Exercise Guidelines

Why should I exercise?

  • Strengthen your heart and cardiovascular system
  • Reduce your heart disease risk factors, such as high blood pressure and being overweight
  • Improve your circulation and help the body use oxygen better
  • Improve your heart failure symptoms
  • Help increase your energy levels so you can do more activities without becoming tired or short of breath
  • Improve muscle tone and strength
  • Improve balance and joint flexibility
  • Strengthen bones
  • Help reduce body fat and reach a healthy weight
  • Help reduce stress, tension, anxiety and depression
  • Boost self image and self esteem

 

How do I get started?

  • Always check with your doctor before you start any exercise program.
  • Start on flat land after you are well-rested, before meals or 90 minutes after meals.
  • Start for a short duration, 5-10 minutes, to see how you feel.
  • Gradually build up the duration times if you are tolerating your 5-10 minutes well.
  • Walk at a steady pace. You should be able to walk and talk without being breathless.
  • If you are on a fluid restriction, remember to follow your guidelines.
  • Do an activity you enjoy! You are more likely to stick with it.
  • Finding an exercise “buddy” will also help you stay motivated.
  • Keep an exercise record.

 

What type of exercise is best?

Stretching: Slow lengthening of the muscles. Stretching the arms and legs before and after exercising helps prepare the muscles for activity and helps prevent injury and muscle strain. Regular stretching also increases your range of motion and flexibility.

Cardiovascular or aerobic: Steady physical activity using large muscle groups. This type of exercise strengthens the heart and lungs and improves the body’s ability to use oxygen.

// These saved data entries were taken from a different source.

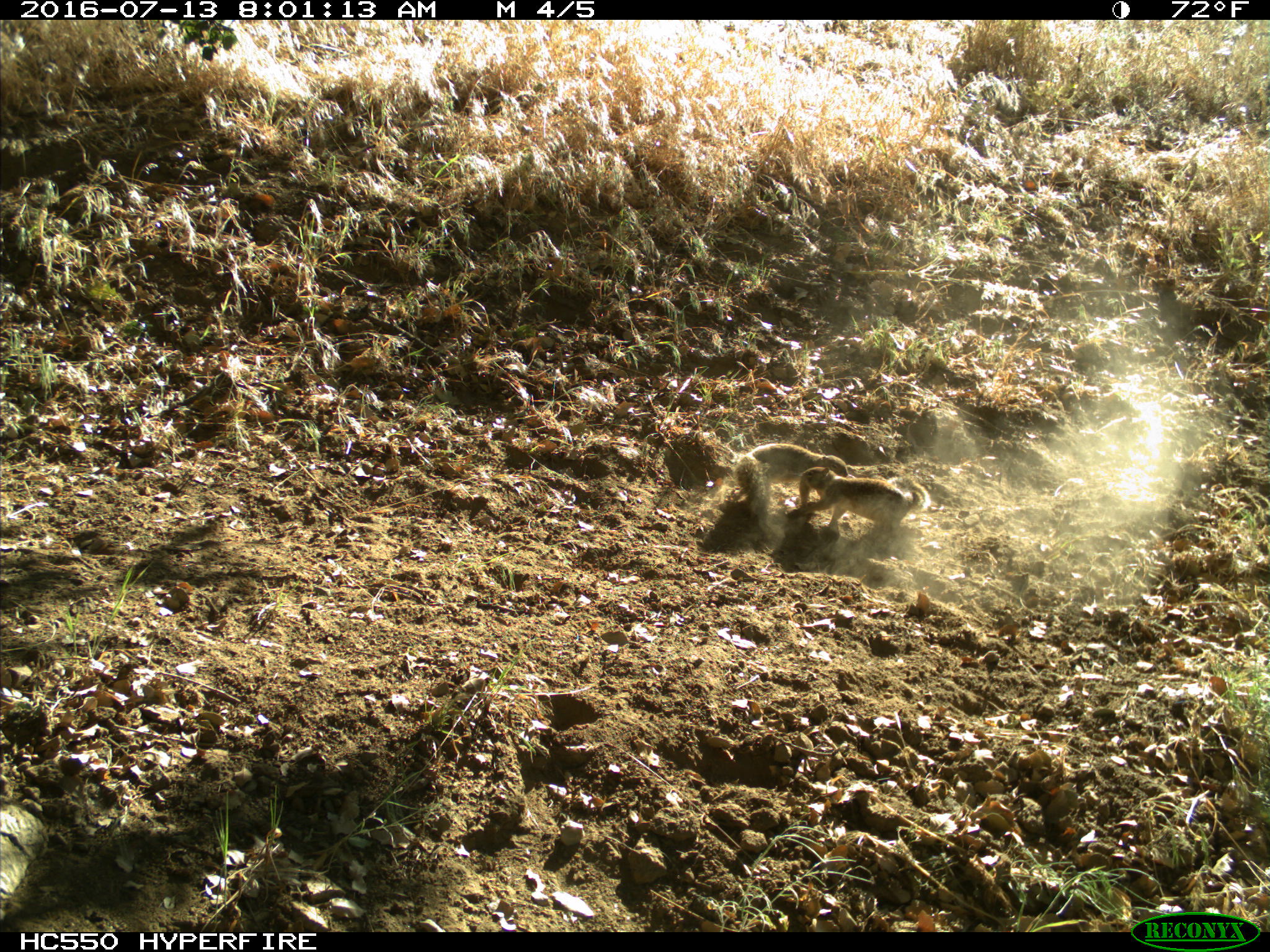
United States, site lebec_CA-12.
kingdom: Animalia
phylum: Chordata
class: Mammalia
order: Rodentia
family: Sciuridae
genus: Otospermophilus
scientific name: Otospermophilus beecheyi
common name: california ground squirrel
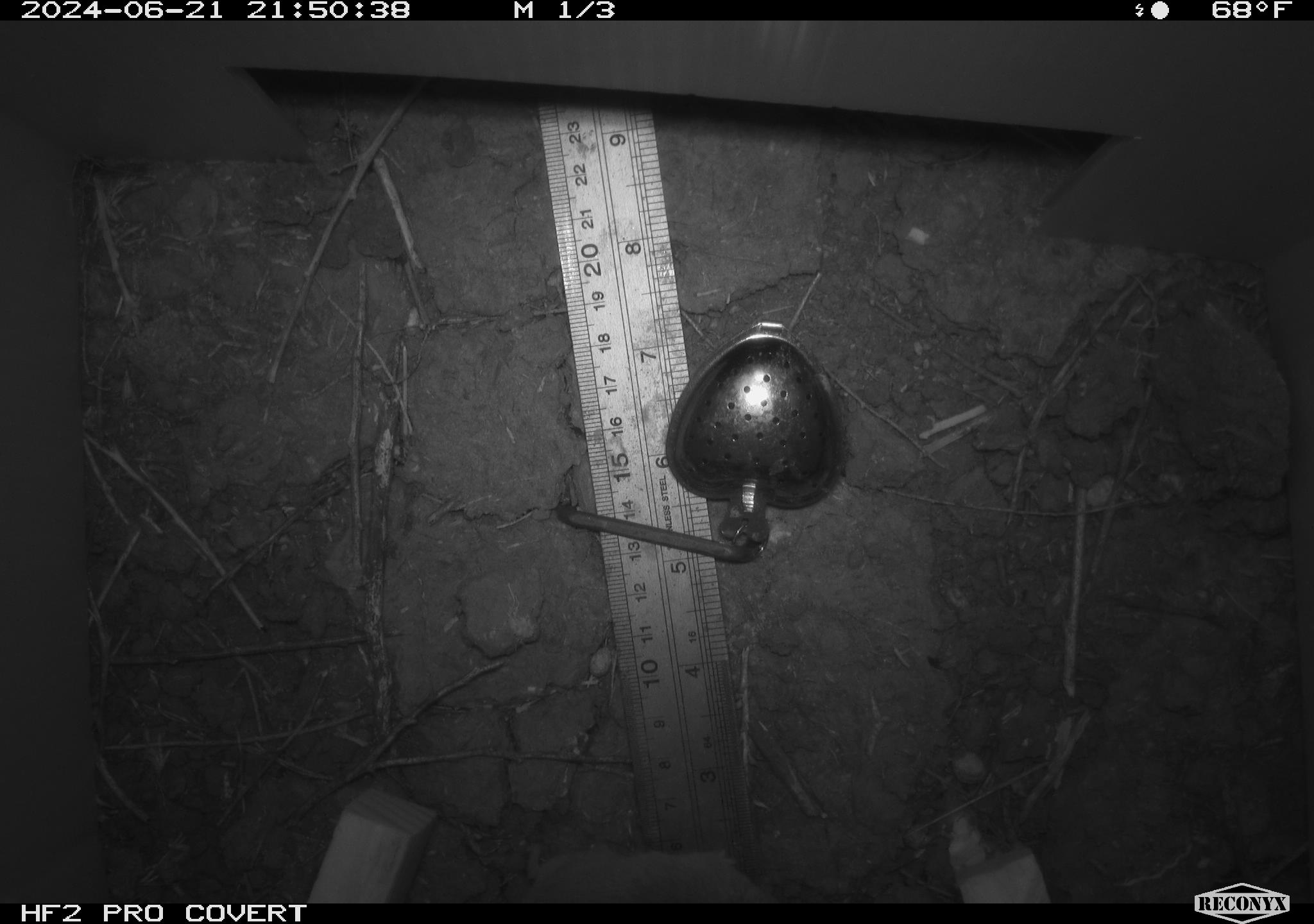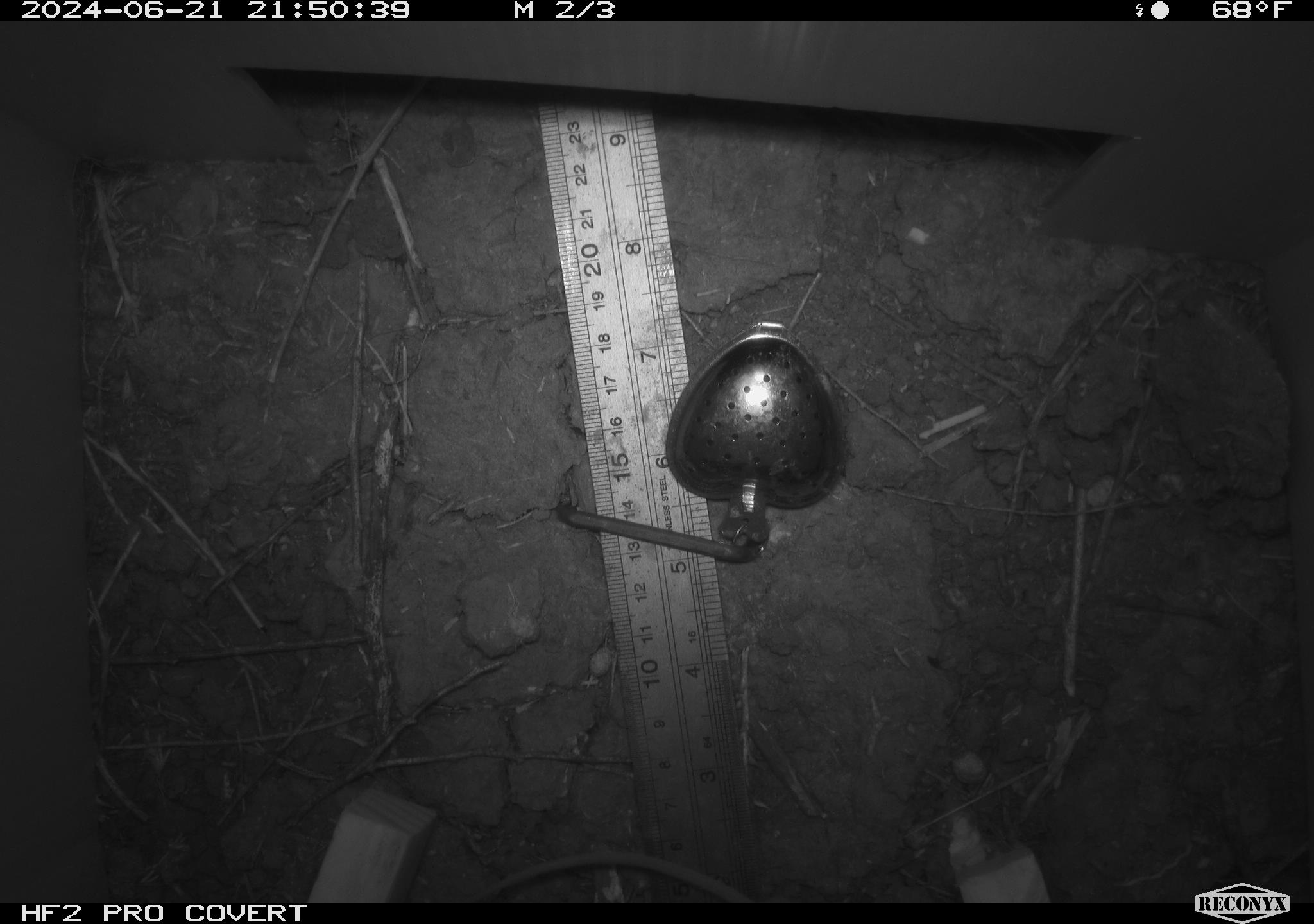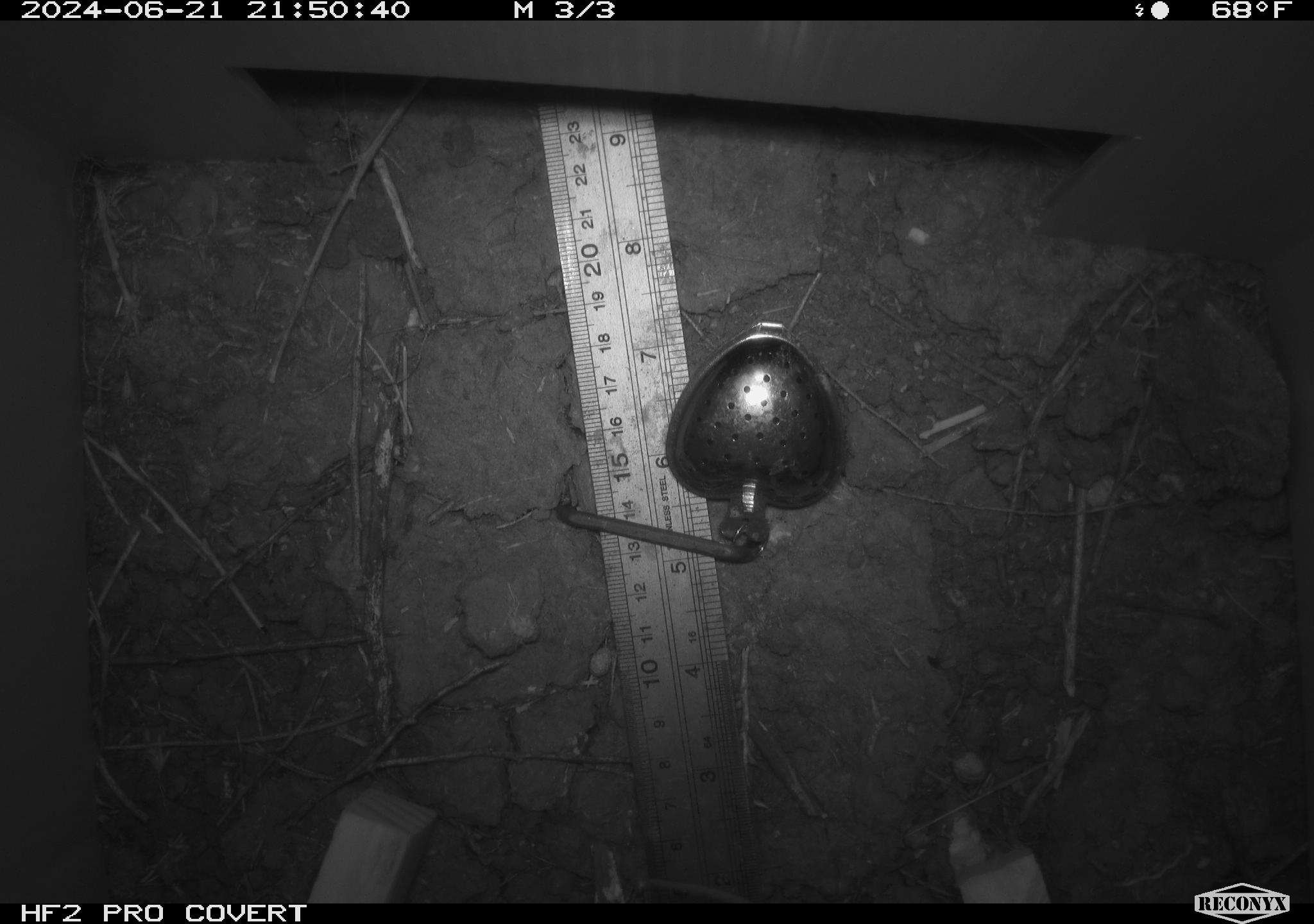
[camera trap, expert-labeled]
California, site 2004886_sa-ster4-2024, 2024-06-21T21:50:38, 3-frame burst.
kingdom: Animalia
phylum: Chordata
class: Mammalia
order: Rodentia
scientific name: Rodentia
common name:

Aerobic exercises include: Warm-up, cool down, walking, bicycling (stationary or outdoor), low impact aerobics, or water aerobics.

 

How often should I exercise?

In general, to achieve maximum benefits, you should gradually work up to an aerobic session lasting 20-30 minutes, 3-5 times a week.

 

Exercise Precautions

  • Avoid lifting, pushing, pulling heavy objects and chores such as raking, mowing or scrubbing. Chores around the house may sometimes be tiring, so ask for help.
  • Avoid push-ups, sit-ups, and isometric exercises.Isometric exercises involve straining muscles against other muscles.
  • Avoid exercising outdoors when it is too cold, hot, or humid. Try mall walking if the weather is not desirable.
  • Do not exercise if you are not feeling well or if you have a fever.Wait a few days after all symptoms disappear before restarting your exercise program, unless your doctor or nurse gives you other directions.

 

Stop exercising and rest if you:

  • Have chest pain or pressure, neck, arm, jaw or shoulder discomfort
  • Feel weak
  • Are dizzy or lightheaded
  • Have unexplained weight gain or swelling
  • Have any other symptoms that are cause for concern

 

If symptoms do not resolve within 3-5 minutes, call your doctor or call 911.

 

Energy-Saving Techniques

“Think Through the Task to be Done”

You can help yourself feel better by conserving your energy. Pacing yourself, getting enough rest, and simplifying tasks, allows you to do more without getting as tired. You’ll also be less short of breath.

 

Tips:

  1. Plan your daily chores in advance so that you won’t feel rushed or have to push beyond your limitations.Break up large tasks into more manageable ones. Delegate tasks and responsibilities.
  2. Do the tasks that require the most exertion when you have the most energy.
  3. Alternate easy and difficult activities, and take rest periods between them to prevent over-fatigue.
  4. Save 50% of your energy: sit down to do your work whenever you can.Use a stool at the kitchen counter, at the workbench, or in the shower.
  5. Prepare food for two or more meals in one cooking session.Refrigerate or freeze individual size meals for another time.
  6. Keep things you use the most at waist level so you can get to them without reaching or bending.
  7. Use lightweight, nonstick pots and cookware.
  8. Use assistive devices to help you.These include: cordless phones, electric can openers and grab bars.
  9. Plan your day so you don’t have to climb stairs more than a few times.
  10. Adopt a cooperative work-sharing attitude with your family.